The enclosed smaller NE courtyard is terraced with similar detail to that on the exterior of each range. The Hall range is at the top and has an ivy clad ground floor projection. The inner side of the SE range is symmetrical; lower gabled projection with polygonal corner turrets, lateral chimney breasts and frontis-piece with 3-light transomed window over scrolled inscription and round arched entrance. Six 2nd floor and three 1st floor segmental headed windows to either side; projecting ground floor. To SW the range is dominated by the tower’s 6-storey NE face; including splayed oriel with crenelated parapet and recessed plain Venetian window; lowest stage splayed out. Twin gabled 3-storey block projects to right of the tower matching similar projection opposite (NE range).
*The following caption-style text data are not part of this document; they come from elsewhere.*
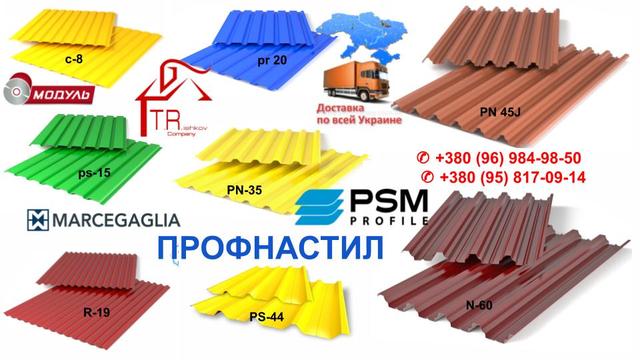 profnastil-katalog-proizvoditelej/profnastil-psm-profile-poltava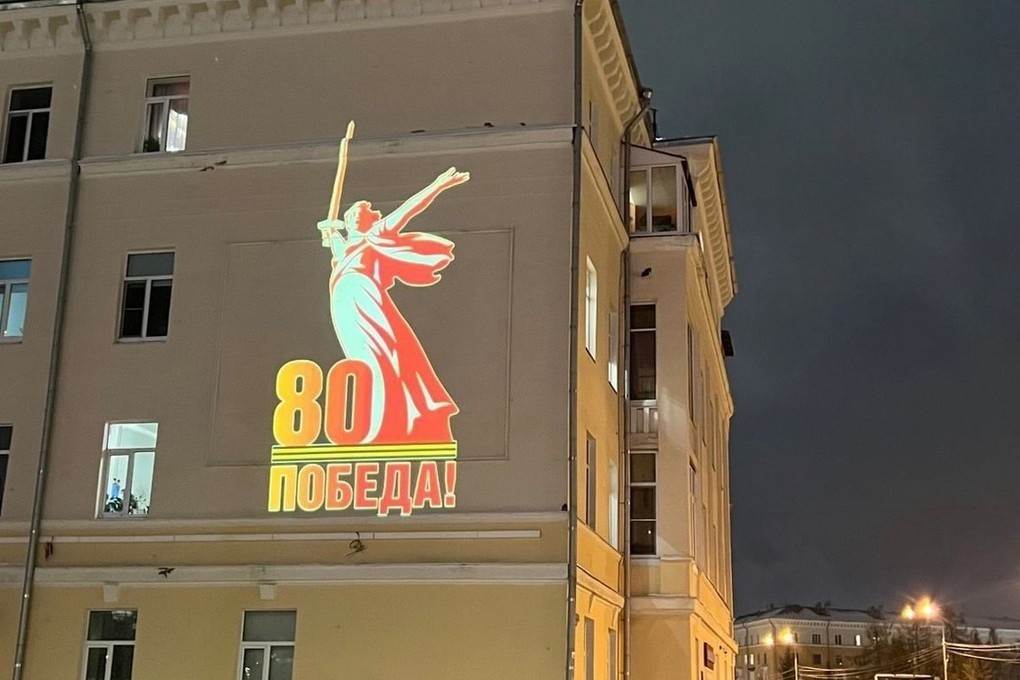 Открытки с днем рождения мужчине мише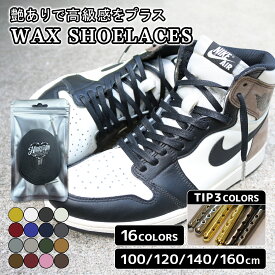 ワックス シューレース 7mm チップ付き 100cm 120cm 140cm 160cm WAXD SHOELACE 靴ひも 平紐 コットン ナイキ エアジョーダン1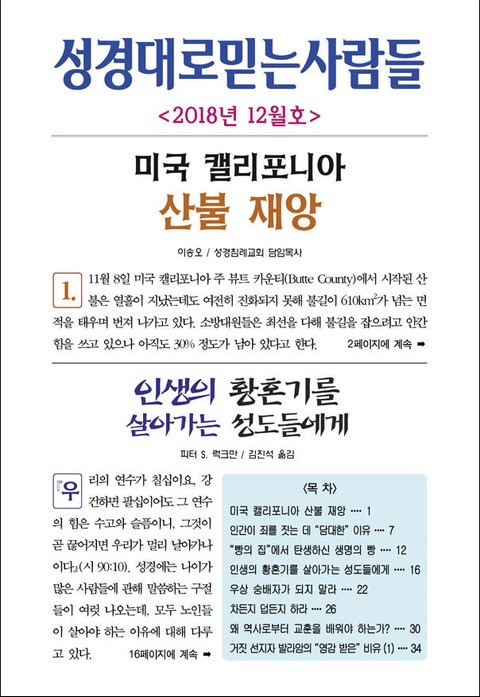 성경대로믿는사람들 2018년 12월호(통권 321호) 표지 이미지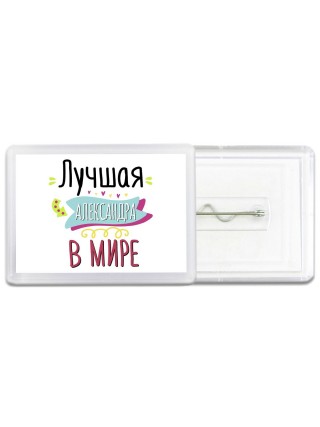 Лучшая Александра в мире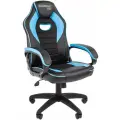Кресло геймерское Chairman game 16 Россия экопремиум черный/голубой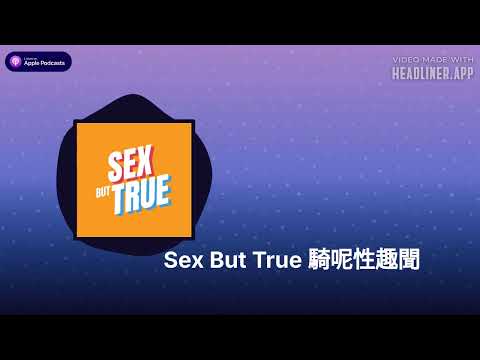 Sex But True 騎呢性趣聞 - EP202 如果人生有重播鍵：那一天，我會選擇不分手？不開始？不原諒？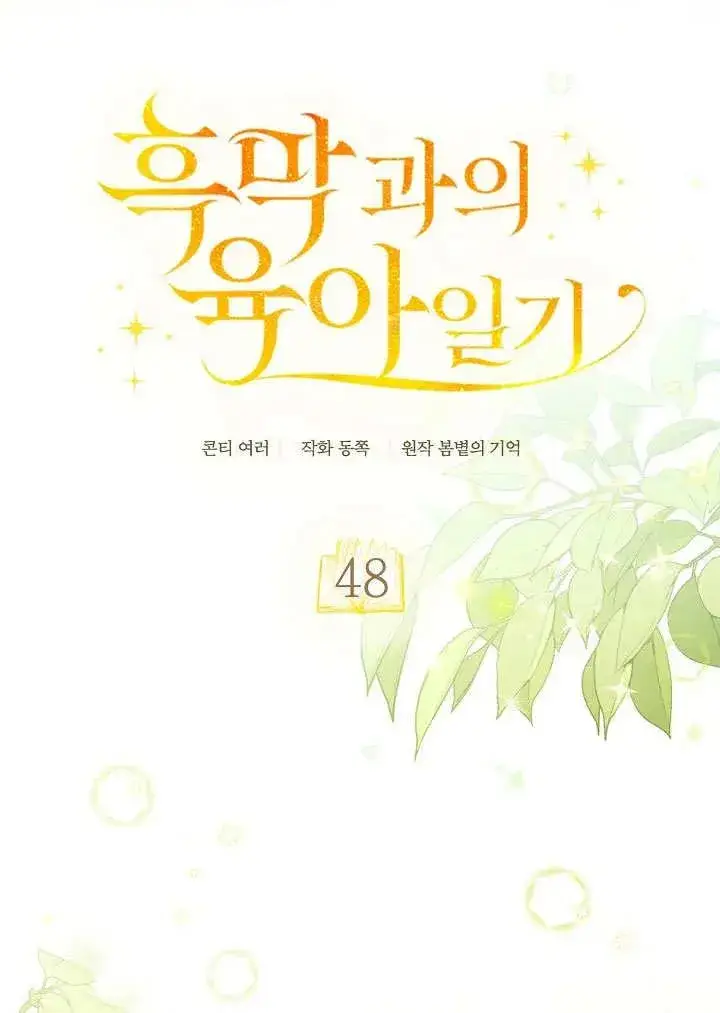 《和反派的育儿日记》第48话图39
The 4-tier terrace has rubble walls, freestone copings and ball finials, and central abstract steel sculpture on rusticated concrete plinth entitled ‘The Genesis’ by John Robinson, installed 1993 donated by Harwin Components Ltd, Ynyswen, Treorchy.
The 1963 Library extension is at a right angle to the 1911 Library wing, the two connected by a two storey glazed link, and forms the long SW side of the larger SW quadrangle. Wide and shallow flat roofed Modernist cuboid with two storeys facing the quadrangle and an additional basement level facing Penrallt road. Concrete frame clad in local slate stone blocks in a variety of shades laid in snecked courses to match the Henry Hare scheme, with plain concrete entablature of frieze and slight cornice. Steel framed windows with massive horizontal glazed rectangle to upper two floors on both long sides with 6 lights to upper floor and 4 lights below separated vertically by 24 triangular prism concrete mullions (plus half mullions at far ends) and horizontally by light terrazzo square panels. Main entrance on far left of inner elevation is sheltered by cantilevered concrete slab portico, with panel window above letterboxed by dark terrazzo. Penrallt road elevation has six two-pane horizontal windows to basement level widely spaced in the slate stone plinth and to far right glazing over three floors divided by terrazzo panels in different shades.
A shorter square two storey block in the same materials to the northwest end (connected by short concrete link section) was also built 1963 and used as plinth for one end of the 1968 extension, which begins at right angle to the Library, completes the main quadrangle by closing off the northwest side, with return towards southeast to join with gable end of entrance block in front of Pritchard Jones Hall. This is Brutalist with an expressed bush hammered concrete frame, steel-framed glazing and a trapezoidal felt roof. Four storeys in height, but across most of the northwest range the upper three storeys are held up on thin pilotis allowing pedestrian and vehicle access into the quad. Towards north corner a snecked slatestone curtain wall with upper section of concrete panels resumes to ground level, with a curved rear wall (to lecture room) projecting into the underpass continuing into projecting sloping dividing wall between the underpass and the north corner reception block. North corner block completing the northeast range is heavily glazed to ground floor housing main entrance and reception. Overhanging upper two floors with cantilevers on all three outward facing sides use tall vertical windows separated by double floor height concrete mullions. Dormers and small balconies to top floor. NE link section joining the Brutalist corner block to Pritchard Jones Hall more restrained with ribbon windows to first and second floors on both sides.